XXXIII

El ejército carolingio había iniciado la huida hacia el oeste. Abandonaba aquel valle alargado y su tierra de cuervos, para entrar en las grandes praderas en las que podían dominar de nuevo la guerra. La retirada conllevó un rápido reagrupamiento de la columna. Las cruces y los carros de suministro se quedaron en el centro, mientras los batallones formaban creando una gran hoz para sofocar los ataques que sufrían en la retaguardia. En cualquier caso, ni los sajones los perseguirían esa noche victoriosa, ni los francos deseaban permanecer en aquel territorio vedado por boscosas colinas al norte y al sur, con lo que el distanciamiento fue haciéndose mayor.

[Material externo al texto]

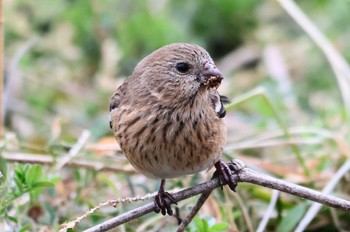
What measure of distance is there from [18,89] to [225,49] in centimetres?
203

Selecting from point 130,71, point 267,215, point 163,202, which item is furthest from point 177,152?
point 130,71

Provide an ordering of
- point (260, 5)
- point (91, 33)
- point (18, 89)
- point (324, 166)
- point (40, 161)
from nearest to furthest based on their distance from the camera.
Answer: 1. point (40, 161)
2. point (324, 166)
3. point (18, 89)
4. point (91, 33)
5. point (260, 5)

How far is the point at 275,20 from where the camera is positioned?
27.2 ft

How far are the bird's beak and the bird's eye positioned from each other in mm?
74

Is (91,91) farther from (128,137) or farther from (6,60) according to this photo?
(128,137)

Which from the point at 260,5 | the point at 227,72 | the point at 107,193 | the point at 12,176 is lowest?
the point at 12,176

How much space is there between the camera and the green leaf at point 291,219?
4.05 meters

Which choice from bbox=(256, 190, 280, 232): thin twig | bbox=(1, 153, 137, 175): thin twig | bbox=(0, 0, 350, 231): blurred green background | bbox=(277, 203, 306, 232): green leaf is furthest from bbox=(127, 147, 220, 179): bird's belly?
bbox=(1, 153, 137, 175): thin twig

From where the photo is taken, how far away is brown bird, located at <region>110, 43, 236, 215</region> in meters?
3.49

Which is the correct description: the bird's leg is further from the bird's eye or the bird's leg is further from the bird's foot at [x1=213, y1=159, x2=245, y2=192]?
the bird's eye

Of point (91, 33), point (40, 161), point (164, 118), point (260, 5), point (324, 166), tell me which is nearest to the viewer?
point (164, 118)

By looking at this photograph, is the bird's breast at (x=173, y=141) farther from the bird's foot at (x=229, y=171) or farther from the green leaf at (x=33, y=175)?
the green leaf at (x=33, y=175)

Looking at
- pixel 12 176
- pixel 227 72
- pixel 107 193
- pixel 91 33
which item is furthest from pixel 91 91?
pixel 12 176

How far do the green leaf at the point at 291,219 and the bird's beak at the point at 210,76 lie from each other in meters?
0.88
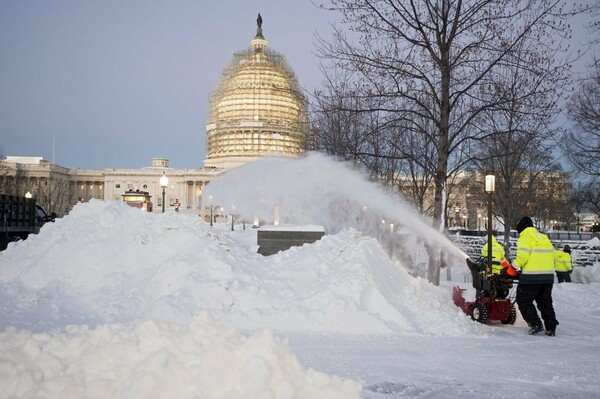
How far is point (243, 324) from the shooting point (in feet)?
34.4

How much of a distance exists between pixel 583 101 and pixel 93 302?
21.2m

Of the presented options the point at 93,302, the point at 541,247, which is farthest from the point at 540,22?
the point at 93,302

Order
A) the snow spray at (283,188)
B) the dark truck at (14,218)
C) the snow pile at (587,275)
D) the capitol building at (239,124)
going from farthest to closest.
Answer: the capitol building at (239,124), the dark truck at (14,218), the snow pile at (587,275), the snow spray at (283,188)

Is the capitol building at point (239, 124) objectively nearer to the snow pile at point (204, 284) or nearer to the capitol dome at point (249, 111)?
the capitol dome at point (249, 111)

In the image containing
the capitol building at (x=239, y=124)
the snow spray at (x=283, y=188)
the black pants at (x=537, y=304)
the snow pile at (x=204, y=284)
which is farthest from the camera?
the capitol building at (x=239, y=124)

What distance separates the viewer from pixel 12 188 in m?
67.8

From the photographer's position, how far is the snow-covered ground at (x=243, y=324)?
5.07 metres

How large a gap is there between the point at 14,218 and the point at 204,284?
17.8 m

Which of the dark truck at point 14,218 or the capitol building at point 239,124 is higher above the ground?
the capitol building at point 239,124

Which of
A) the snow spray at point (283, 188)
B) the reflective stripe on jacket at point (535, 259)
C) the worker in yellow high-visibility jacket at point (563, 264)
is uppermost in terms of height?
the snow spray at point (283, 188)

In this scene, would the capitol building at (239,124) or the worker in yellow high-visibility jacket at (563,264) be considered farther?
the capitol building at (239,124)

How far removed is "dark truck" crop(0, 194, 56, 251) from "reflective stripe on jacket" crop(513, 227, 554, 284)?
20.7m

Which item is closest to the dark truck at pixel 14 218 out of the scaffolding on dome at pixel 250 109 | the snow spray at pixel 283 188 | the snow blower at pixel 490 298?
the snow spray at pixel 283 188

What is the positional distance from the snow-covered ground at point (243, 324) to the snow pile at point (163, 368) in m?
0.01
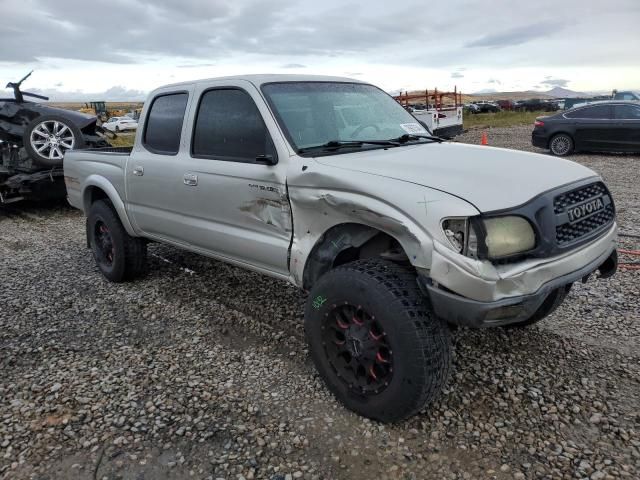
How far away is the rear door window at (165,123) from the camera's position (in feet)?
13.7

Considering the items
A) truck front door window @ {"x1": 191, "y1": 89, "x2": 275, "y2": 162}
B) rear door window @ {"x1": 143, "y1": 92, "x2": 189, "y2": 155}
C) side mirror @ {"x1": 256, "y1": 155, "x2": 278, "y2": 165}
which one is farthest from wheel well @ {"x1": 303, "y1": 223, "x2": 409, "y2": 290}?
rear door window @ {"x1": 143, "y1": 92, "x2": 189, "y2": 155}

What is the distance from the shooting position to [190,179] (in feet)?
12.7

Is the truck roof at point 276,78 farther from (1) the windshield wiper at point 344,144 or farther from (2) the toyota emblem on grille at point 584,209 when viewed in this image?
(2) the toyota emblem on grille at point 584,209

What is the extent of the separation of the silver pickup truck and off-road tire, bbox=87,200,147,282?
2.27ft

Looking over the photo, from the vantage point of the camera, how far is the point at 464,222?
243 centimetres

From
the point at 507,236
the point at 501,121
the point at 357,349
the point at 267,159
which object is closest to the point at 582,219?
the point at 507,236

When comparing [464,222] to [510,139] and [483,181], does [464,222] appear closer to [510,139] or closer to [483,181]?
[483,181]

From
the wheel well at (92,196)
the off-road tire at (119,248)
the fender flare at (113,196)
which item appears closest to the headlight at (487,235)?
the fender flare at (113,196)

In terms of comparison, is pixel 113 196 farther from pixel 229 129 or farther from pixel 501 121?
pixel 501 121

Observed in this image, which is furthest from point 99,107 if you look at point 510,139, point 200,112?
point 200,112

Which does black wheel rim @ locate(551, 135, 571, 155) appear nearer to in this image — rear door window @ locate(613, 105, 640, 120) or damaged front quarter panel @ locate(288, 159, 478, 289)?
rear door window @ locate(613, 105, 640, 120)

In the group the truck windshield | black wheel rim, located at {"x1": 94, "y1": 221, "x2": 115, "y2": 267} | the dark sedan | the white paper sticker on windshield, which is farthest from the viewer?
the dark sedan

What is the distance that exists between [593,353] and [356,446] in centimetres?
186

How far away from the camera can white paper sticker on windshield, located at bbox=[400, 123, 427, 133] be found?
3.84m
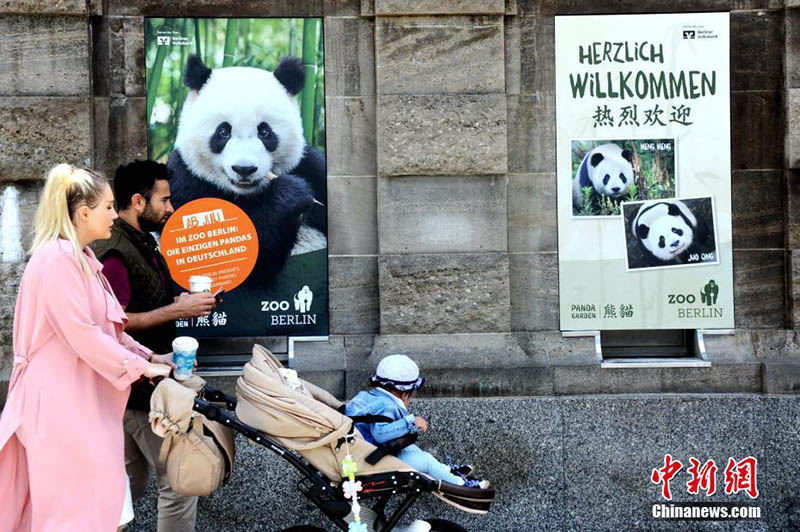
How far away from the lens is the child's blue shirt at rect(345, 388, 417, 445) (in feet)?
15.9

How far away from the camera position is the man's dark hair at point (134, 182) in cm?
535

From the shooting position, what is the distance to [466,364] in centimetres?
668

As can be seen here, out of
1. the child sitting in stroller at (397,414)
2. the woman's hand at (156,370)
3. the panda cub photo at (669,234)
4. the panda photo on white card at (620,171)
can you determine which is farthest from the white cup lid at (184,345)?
the panda cub photo at (669,234)

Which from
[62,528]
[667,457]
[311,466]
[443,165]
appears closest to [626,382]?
[667,457]

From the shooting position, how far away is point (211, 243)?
6.85m

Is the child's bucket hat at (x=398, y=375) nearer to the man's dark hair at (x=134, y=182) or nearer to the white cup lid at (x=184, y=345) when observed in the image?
the white cup lid at (x=184, y=345)

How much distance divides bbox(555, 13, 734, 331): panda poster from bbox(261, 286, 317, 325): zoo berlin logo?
1643 mm

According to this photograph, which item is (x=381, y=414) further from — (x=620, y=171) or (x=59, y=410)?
(x=620, y=171)

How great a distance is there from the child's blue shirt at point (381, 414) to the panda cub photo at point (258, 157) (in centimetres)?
205

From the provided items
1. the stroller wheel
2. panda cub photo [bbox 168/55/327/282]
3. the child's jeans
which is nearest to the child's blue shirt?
the child's jeans

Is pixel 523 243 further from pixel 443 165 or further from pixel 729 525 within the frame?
pixel 729 525

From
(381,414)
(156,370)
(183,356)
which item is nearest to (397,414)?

Widukind se reunió con los señores westfalios y comprobó que muy pocos habían resultado heridos de gravedad. Exigió a Magnachar que se procurase digno cautiverio al lugarteniente de Carlomagno, con cuya vida planeaba comerciar, y pidió a los jefes que se congregasen en un campamento al amanecer. Los batidores persiguieron los movimientos del ejército carolingio, y al día siguiente se tomaría la decisión de ir en busca de ellos. Los tilithi, sin embargo, permanecieron fieles a los designios de Remigio, y retrocedieron hacia los bosques de los que habían venido, desapareciendo de aquella columna armada. Los demás se dieron cuenta de que las órdenes de los jinetes negros, repartidas en nombre de Widukind, eran diferentes de las que éste anunciaba en persona, en previsión de la reunión al amanecer, y quienes velaban las armas o procuraban remedios a los heridos murmuraban sobre la extraña suerte de los hombres de las sombras, que se habían esfumado de nuevo, como barridos por un viento, o arrastrados por el peso de la noche hacia su propia oscuridad.

Al contrario, los mensajeros partieron al norte, algunos por iniciativa de Widukind, otros, para relatar la retirada de Carlomagno, con objeto de atraer contingentes indecisos que hubiesen quedado rezagados.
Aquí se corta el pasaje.